A cessação do hábito de fumar pode ser fator de risco para o ganho de peso. A melhora do paladar e a sensação de ansiedade gerada pela falta de nicotina podem, sobretudo em indivíduos ansiosos, com tendência para depressão ou compulsão, favorecer o desenvolvimento de um comportamento alimentar inadequado acarretando, assim, o ganho ponderal. Os fumantes com tendência para engordar ou que já estejam acima do peso devem pensar uma estratégia de controle de peso durante o processo de abandono do vício. O acompanhamento com equipe multidisciplinar (médico, psicólogo, nutricionista, profissional de educação física) deve ser estimulado.

Sabemos que as doenças cardiovasculares e o câncer constituem a principal causa de mortalidade no mundo.  O excesso de peso é um fator de risco para o desenvolvimento de hipertensão arterial, diabetes, dislipidemias (aumento do colesterol) e, consequentemente, incrementa o risco de desenvolvimento de doenças cardiovasculares.  O tabagismo também aumenta o risco de desenvolvimento de hipertensão arterial e pode interferir negativamente no perfil lipídico (valores do colesterol) dos fumantes.

Fumar aumenta de fato o risco de desenvolver doença cardíaca. Além disso, hoje está  comprovada a associação entre obesidade e determinados tipos de câncer (mama, endométrio, ovário, próstata, cólon, vesícula e fígado). O cigarro contém diversos componentes que podem aumentar o risco para esses e outros tipos de câncer. Sendo assim podemos considerar que o excesso de peso e o tabagismo de maneira sinérgica contribuem para o desenvolvimento de doenças cardiovasculares (AVC, angina, infarto) e de neoplasias. Além disso, ambas as condições podem repercutir negativamente na função pulmonar e, também, na questão social, uma vez que fumar está cada vez mais fora de moda e que infelizmente temos observado um grande crescimento do preconceito contra os obesos no mundo moderno.”

» **Questões de estudo**:
a. Diga se cada afirmação concorda com o trecho sobre tabagismo e peso e responda sim ou não, citando as palavras decisivas do trecho: (i) a melhora do paladar pode contribuir para o ganho de peso de quem para de fumar; (ii) o tabagismo diminui o risco de hipertensão arterial; (iii) o câncer de pulmão aparece entre os tipos de câncer associados à obesidade.
b. Escreva a continuação do trecho sobre tabagismo e peso, começando depois da última frase.

» **Segmento de dados**:
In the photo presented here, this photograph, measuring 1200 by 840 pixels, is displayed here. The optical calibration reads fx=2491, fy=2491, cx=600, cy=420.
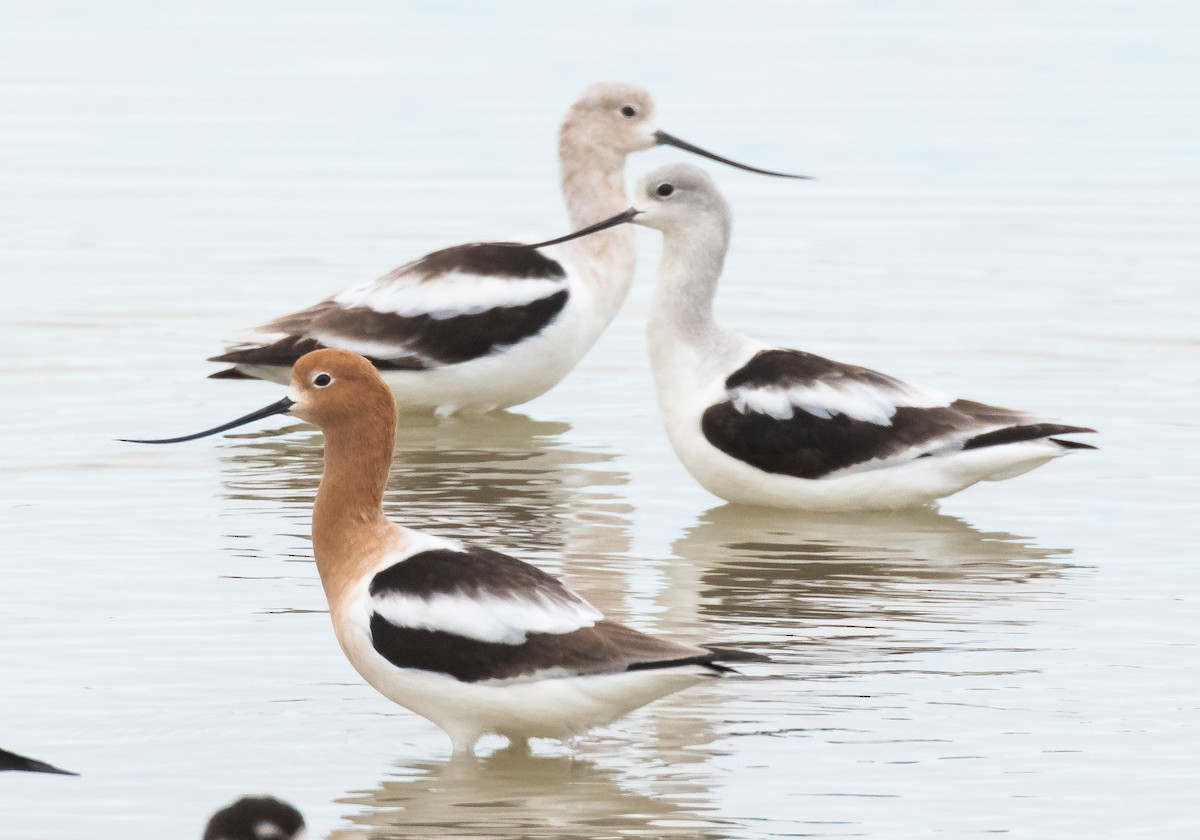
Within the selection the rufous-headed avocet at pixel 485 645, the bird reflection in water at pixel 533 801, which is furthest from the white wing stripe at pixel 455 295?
the bird reflection in water at pixel 533 801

» **Respostas escritas**:
a.
(i) Sim: "A melhora do paladar e a sensação de ansiedade gerada pela falta de nicotina podem, sobretudo em indivíduos ansiosos, com tendência para depressão ou compulsão, favorecer o desenvolvimento de um comportamento alimentar inadequado acarretando, assim, o ganho ponderal."
(ii) Não: "O tabagismo também aumenta o risco de desenvolvimento de hipertensão arterial"
(iii) Não: "(mama, endométrio, ovário, próstata, cólon, vesícula e fígado)"

b.
Alberto Araújo


Médico do Hospital Universitário Clementino Fraga Filho (HUCFF) e diretor do NETT (Núcleo de Estudos e Tratamento do Tabagismo)


“O ganho de peso é uma das barreiras na tentativa de parar de fumar, principalmente em mulheres jovens. No NETT, a maioria das mulheres que procuram tratamento está na faixa dos 44 anos, nesse caso, a preocupação com o ganho de peso não é prioridade, mas, sim, problemas maiores como depressão, falta de controle do estresse etc. 

A Nicotina acelera o metabolismo do fumante, ou seja, ele fica mais ágil, queima gordura mais rápido. Quando se inicia o tratamento contra o tabagismo, o metabolismo se reduz fazendo com que o ex-fumante queime menos caloria, podendo assim aumentar o peso. 

O prazer proporcionado pela nicotina também atrapalha a alimentação. A dopamina, liberada por receptores ativados pela nicotina, ativa o prazer e dá a sensação de saciedade. Isso faz com que o fumante perca a vontade de comer, pois já está saciado. 

O fumo altera os sentidos, principalmente o olfato e o paladar. No momento em que se para de fumar, esses sentidos se acentuam, ou seja, a comida fica mais saborosa. Além disso, o ex-fumante tem sempre a necessidade de ter algo na mão e na boca, parar compensar o hábito de estar sempre com o cigarro. 

Um dos maiores inimigos do fumante na luta contra o tabagismo é o álcool. Além de auxiliar no acúmulo de gordura, o fumante associa a bebida alcoólica ao cigarro. O resultado disso é que o motivo mais recorrente para as recaídas nos primeiros quatro meses de abstinência é a bebida alcoólica.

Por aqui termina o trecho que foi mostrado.